#### [Your objective]
Can you output the data below as a JSON list of strings, with one string for each line and blank lines left out?

#### [Listing]
_ _ _ _ _ _ _

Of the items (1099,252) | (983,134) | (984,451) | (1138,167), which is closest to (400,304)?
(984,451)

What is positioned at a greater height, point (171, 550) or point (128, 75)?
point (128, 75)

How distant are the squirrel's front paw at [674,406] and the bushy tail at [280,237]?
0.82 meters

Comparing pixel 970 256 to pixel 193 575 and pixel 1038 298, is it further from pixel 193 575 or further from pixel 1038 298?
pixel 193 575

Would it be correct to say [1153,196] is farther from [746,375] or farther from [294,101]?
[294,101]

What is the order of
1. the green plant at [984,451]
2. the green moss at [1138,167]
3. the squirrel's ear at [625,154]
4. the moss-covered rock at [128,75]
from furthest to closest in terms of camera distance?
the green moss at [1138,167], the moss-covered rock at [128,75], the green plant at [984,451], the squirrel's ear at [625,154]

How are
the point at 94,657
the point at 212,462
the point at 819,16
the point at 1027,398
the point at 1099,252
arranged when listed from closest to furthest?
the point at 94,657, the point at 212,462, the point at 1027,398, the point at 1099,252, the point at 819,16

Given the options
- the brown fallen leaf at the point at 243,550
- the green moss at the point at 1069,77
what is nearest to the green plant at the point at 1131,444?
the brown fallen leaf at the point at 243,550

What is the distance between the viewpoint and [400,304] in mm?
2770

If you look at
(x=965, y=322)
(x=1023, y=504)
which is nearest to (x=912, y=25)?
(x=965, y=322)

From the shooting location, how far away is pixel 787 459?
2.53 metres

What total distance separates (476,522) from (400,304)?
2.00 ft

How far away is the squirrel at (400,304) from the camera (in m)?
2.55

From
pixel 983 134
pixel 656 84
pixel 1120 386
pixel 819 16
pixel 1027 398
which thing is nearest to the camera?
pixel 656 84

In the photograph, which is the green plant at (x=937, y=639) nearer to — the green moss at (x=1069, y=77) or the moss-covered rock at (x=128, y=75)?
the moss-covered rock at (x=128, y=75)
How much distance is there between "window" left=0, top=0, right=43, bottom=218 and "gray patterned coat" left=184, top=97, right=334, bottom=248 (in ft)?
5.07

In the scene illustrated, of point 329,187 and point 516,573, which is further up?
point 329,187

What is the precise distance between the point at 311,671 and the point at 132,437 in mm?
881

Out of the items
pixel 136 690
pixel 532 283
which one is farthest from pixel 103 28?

_ _ _ _ _ _ _

#### [Answer in full]
[
  "Of the items (1099,252) | (983,134) | (984,451) | (1138,167), which is closest to (400,304)?",
  "(984,451)",
  "What is positioned at a greater height, point (171, 550) or point (128, 75)?",
  "point (128, 75)",
  "How distant are the squirrel's front paw at [674,406] and the bushy tail at [280,237]?",
  "0.82 meters",
  "Comparing pixel 970 256 to pixel 193 575 and pixel 1038 298, is it further from pixel 193 575 or further from pixel 1038 298?",
  "pixel 193 575",
  "Would it be correct to say [1153,196] is farther from [746,375] or farther from [294,101]?",
  "[294,101]",
  "What is the order of",
  "1. the green plant at [984,451]",
  "2. the green moss at [1138,167]",
  "3. the squirrel's ear at [625,154]",
  "4. the moss-covered rock at [128,75]",
  "from furthest to closest in terms of camera distance?",
  "the green moss at [1138,167], the moss-covered rock at [128,75], the green plant at [984,451], the squirrel's ear at [625,154]",
  "How are",
  "the point at 94,657",
  "the point at 212,462",
  "the point at 819,16",
  "the point at 1027,398",
  "the point at 1099,252",
  "arranged when listed from closest to furthest?",
  "the point at 94,657, the point at 212,462, the point at 1027,398, the point at 1099,252, the point at 819,16",
  "Given the options",
  "- the brown fallen leaf at the point at 243,550",
  "- the green moss at the point at 1069,77",
  "what is nearest to the green plant at the point at 1131,444?",
  "the brown fallen leaf at the point at 243,550",
  "What is the distance between the viewpoint and [400,304] in mm?",
  "2770",
  "If you look at",
  "(x=965, y=322)",
  "(x=1023, y=504)",
  "which is nearest to (x=912, y=25)?",
  "(x=965, y=322)",
  "From the shooting location, how far away is pixel 787 459?",
  "2.53 metres",
  "What total distance separates (476,522) from (400,304)?",
  "2.00 ft",
  "How far away is the squirrel at (400,304) from the camera (in m)?",
  "2.55",
  "From",
  "pixel 983 134",
  "pixel 656 84",
  "pixel 1120 386",
  "pixel 819 16",
  "pixel 1027 398",
  "which thing is nearest to the camera?",
  "pixel 656 84",
  "In the photograph, which is the green plant at (x=937, y=639) nearer to — the green moss at (x=1069, y=77) or the moss-covered rock at (x=128, y=75)?",
  "the moss-covered rock at (x=128, y=75)",
  "How much distance is there between \"window\" left=0, top=0, right=43, bottom=218 and \"gray patterned coat\" left=184, top=97, right=334, bottom=248 (in ft)?",
  "5.07",
  "In the scene illustrated, of point 329,187 and point 516,573, which is further up?",
  "point 329,187",
  "What is the precise distance between the point at 311,671 and the point at 132,437 in mm?",
  "881",
  "Out of the items",
  "pixel 136 690",
  "pixel 532 283",
  "which one is farthest from pixel 103 28?"
]